Nationalgeographic.grid.id—Puyi merupakan kaisar terakhir dari Dinasti Qing sekaligus kaisar terakhir dari Kekaisaran Tiongkok. Ia turun dari takhta Dinasti Qing pada tahun 1912.
Namun pada tahun 1034, Puyi diangkat menjadi Kaisar Kangde dari Kekaisaran Manchuria Besar, Manchukuo. Manchukuo menduduki wilayah yang dulunya menjadi provinsi-provinsi timur laut Tiongkok.
Judul utama halaman depan New York Times saat itu menyatakan “Pu Yi Naik Takhta Kekaisaran Manchukuo dengan Ritual yang Berusia Beberapa Abad”.
“Judul tersebut mencerminkan harapan orang Jepang yang telah mengatur peristiwa pengangkatan Puyi,” tulis James Carter di laman The China Project.
Manchukuo telah didirikan tepat 2 tahun sebelumnya, beberapa bulan setelah pasukan Jepang menyerbu provinsi-provinsi paling timur Tiongkok. Sebelumnya Jepang telah menginvasi Korea dan memperluas jajahannya hingga ke Tiongkok.
Invasi Manchuria dimulai pada bulan September 1931 dan berlangsung hingga Harbin jatuh pada bulan Februari 1932. Beberapa hari kemudian, “Manchukuo” secara resmi didirikan.
Manchukuo telah dipisahkan dari wilayah Republik Tiongkok melalui kekuatan senjata. Bahkan sebelum negara baru itu resmi berdiri, diplomat Tiongkok memprotes penyerbuan tersebut.
Dalam perjanjian, Jepang menegaskan bahwa Manchukuo bebas dan merdeka sesuai dengan keinginan bebas penduduknya. Namun tampaknya Manchukuo dibentuk demi memenuhi kepentingan Jepang.

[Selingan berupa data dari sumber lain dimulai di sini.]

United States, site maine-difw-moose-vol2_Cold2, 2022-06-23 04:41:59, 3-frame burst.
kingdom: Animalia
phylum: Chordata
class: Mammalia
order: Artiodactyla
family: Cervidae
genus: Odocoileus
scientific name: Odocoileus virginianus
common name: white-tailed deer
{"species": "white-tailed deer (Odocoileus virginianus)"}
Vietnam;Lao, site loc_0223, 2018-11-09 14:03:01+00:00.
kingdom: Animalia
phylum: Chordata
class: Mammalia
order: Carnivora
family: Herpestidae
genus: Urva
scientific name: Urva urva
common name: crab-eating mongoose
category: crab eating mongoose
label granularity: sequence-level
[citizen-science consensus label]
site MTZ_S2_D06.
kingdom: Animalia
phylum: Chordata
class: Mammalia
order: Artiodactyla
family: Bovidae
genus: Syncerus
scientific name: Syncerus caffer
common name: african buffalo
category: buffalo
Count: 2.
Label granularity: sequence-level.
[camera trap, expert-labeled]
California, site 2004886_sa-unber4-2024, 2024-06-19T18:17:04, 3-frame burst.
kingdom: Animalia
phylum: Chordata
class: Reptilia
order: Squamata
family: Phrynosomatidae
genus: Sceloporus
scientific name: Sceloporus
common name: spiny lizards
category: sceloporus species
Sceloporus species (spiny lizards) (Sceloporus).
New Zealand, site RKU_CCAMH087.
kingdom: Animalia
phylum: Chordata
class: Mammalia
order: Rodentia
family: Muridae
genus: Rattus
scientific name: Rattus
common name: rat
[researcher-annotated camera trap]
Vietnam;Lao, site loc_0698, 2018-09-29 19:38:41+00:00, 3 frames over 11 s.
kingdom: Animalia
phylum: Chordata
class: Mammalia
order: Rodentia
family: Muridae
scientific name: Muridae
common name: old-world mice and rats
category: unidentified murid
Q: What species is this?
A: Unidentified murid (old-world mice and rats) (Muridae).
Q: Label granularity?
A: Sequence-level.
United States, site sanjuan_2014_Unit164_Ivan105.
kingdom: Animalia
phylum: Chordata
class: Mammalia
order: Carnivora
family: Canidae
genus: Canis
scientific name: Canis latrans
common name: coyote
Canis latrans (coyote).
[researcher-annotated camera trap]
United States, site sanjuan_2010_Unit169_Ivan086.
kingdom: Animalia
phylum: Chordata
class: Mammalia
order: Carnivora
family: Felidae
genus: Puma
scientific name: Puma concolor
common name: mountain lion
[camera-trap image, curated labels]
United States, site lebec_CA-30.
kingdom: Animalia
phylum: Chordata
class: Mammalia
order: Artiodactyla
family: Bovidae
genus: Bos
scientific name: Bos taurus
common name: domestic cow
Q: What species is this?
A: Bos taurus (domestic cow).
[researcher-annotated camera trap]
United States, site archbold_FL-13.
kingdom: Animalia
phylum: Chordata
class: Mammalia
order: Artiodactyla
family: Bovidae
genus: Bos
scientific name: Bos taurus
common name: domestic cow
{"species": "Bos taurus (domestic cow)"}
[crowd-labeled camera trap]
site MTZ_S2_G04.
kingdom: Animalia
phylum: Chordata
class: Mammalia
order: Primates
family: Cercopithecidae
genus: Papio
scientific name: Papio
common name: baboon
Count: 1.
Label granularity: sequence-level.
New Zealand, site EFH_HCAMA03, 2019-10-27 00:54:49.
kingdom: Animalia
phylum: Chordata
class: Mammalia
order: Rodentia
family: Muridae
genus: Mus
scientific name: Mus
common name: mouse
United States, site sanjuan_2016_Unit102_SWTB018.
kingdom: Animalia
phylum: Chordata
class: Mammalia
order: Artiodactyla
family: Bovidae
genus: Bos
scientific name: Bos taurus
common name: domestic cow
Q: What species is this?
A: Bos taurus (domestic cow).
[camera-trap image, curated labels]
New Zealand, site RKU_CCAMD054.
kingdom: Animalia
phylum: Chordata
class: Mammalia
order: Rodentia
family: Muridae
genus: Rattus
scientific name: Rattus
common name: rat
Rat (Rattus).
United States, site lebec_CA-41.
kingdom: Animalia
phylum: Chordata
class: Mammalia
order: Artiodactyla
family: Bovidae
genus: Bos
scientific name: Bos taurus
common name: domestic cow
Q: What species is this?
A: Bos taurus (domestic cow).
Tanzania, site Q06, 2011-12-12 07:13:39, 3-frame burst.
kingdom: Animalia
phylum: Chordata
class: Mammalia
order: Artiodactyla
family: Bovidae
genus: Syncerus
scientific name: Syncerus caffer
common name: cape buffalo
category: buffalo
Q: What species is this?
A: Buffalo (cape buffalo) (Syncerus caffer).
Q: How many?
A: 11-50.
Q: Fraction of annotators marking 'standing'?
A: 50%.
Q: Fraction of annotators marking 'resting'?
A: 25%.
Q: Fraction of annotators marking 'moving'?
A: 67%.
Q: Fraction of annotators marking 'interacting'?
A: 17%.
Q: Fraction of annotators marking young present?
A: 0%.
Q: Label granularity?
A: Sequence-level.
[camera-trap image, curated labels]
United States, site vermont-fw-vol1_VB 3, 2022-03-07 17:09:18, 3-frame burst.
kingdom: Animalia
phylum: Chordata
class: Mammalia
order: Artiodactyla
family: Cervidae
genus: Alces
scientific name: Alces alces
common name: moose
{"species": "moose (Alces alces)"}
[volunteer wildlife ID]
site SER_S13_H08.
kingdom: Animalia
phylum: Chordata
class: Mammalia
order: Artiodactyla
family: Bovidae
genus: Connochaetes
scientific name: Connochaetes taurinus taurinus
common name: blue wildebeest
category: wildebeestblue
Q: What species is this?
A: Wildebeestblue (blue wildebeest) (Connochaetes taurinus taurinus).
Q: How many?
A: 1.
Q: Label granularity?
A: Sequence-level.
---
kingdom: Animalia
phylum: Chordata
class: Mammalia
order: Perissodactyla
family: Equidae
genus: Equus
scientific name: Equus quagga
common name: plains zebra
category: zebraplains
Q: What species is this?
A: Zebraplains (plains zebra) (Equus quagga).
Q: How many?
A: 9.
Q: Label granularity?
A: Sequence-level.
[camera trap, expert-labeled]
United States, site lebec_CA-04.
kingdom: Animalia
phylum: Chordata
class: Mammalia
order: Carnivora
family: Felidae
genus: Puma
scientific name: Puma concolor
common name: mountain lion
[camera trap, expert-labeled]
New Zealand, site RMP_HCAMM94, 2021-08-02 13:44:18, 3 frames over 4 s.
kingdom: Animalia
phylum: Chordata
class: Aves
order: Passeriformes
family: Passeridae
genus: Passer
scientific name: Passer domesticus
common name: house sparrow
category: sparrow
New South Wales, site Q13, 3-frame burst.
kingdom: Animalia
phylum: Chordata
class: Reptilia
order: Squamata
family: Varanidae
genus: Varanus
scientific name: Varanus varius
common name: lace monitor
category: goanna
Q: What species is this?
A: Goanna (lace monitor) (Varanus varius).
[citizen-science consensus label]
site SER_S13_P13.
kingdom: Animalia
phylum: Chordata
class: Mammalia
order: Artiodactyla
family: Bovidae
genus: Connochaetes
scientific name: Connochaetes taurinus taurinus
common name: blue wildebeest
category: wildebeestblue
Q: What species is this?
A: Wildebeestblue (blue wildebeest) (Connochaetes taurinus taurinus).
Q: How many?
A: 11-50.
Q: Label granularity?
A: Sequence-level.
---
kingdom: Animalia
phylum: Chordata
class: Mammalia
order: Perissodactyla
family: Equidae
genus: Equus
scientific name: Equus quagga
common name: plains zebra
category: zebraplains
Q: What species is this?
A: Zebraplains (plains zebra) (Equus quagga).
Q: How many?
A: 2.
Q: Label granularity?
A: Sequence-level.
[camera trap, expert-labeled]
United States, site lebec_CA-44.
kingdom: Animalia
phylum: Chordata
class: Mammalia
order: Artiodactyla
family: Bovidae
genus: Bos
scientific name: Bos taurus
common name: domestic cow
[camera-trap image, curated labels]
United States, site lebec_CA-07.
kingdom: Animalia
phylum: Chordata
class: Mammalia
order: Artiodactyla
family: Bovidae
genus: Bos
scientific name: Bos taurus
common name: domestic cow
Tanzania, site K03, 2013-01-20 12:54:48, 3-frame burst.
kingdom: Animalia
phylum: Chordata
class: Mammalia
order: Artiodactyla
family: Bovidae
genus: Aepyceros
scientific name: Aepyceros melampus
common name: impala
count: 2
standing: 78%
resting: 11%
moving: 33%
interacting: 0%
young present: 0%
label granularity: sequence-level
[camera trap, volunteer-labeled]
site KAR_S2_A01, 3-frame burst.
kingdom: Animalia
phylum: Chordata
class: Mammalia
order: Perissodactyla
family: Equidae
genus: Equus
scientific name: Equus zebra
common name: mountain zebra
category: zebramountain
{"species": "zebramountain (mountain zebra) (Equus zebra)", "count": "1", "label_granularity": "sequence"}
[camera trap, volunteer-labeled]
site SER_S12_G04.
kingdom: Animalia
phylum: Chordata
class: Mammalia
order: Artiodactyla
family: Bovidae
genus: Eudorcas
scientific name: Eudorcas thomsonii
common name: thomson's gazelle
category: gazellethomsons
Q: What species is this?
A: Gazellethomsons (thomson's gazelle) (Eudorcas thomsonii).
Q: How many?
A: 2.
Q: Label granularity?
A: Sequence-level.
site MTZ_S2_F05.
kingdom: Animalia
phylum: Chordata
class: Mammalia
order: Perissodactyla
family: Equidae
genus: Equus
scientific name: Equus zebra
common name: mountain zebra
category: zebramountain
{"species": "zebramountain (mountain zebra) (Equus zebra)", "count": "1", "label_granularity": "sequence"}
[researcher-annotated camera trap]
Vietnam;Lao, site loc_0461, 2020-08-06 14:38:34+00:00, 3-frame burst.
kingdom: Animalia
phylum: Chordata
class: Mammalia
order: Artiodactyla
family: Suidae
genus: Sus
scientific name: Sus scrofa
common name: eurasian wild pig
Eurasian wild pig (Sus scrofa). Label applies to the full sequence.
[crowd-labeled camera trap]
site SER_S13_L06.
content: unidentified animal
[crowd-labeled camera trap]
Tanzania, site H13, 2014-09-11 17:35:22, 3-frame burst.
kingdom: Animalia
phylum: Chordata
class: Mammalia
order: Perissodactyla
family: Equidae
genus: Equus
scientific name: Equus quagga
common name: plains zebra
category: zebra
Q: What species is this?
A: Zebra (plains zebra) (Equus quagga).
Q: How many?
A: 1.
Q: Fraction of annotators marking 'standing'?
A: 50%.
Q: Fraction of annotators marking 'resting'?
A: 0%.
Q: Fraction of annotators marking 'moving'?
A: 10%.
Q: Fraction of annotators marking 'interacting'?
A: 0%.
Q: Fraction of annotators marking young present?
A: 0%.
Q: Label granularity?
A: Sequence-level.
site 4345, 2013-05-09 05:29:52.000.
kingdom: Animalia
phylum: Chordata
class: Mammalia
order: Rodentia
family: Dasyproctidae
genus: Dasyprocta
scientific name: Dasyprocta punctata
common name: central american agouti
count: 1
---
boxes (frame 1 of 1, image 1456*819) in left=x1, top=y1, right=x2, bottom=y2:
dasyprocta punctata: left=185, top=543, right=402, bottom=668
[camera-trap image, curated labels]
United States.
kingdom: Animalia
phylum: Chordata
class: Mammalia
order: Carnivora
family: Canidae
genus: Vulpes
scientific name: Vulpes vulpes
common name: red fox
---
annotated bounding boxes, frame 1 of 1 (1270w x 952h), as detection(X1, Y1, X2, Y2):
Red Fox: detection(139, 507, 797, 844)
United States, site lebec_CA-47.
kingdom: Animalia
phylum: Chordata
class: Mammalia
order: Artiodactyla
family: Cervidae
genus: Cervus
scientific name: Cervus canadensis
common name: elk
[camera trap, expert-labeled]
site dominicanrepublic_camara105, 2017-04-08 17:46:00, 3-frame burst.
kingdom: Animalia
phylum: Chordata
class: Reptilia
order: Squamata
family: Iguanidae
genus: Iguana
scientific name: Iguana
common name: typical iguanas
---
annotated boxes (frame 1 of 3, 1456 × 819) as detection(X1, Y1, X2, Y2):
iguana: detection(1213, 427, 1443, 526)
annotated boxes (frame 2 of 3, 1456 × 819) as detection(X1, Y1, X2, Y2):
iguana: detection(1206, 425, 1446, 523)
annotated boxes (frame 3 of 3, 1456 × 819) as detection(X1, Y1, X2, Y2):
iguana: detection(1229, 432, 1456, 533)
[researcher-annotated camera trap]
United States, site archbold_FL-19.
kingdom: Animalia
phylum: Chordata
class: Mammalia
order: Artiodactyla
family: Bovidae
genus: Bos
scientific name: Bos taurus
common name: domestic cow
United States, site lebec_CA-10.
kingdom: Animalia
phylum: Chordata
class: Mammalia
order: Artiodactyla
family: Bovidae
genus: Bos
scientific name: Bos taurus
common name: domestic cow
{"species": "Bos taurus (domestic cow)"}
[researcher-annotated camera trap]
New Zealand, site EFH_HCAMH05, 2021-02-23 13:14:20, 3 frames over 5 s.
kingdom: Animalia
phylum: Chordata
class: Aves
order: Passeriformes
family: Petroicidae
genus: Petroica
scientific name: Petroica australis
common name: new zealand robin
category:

Protes Tiongkok kepada Liga Bangsa-Bangsa menyebabkan pembentukan komisi untuk menyelidiki penyebab penyerbuan tahun 1931. Komisi tersebut juga mengevaluasi legitimasi negara baru tersebut.
Drama Manchukuo
Puyi tinggal di konsesi internasional di Tianjin ketika Jepang merekrutnya untuk memainkan perannya dalam drama Manchukuo. Pada bulan Maret 1932, ia dilantik sebagai kepala eksekutif negara baru tersebut. Pada saat yang sama, drama internasional tentang legitimasi Manchukuo berlangsung.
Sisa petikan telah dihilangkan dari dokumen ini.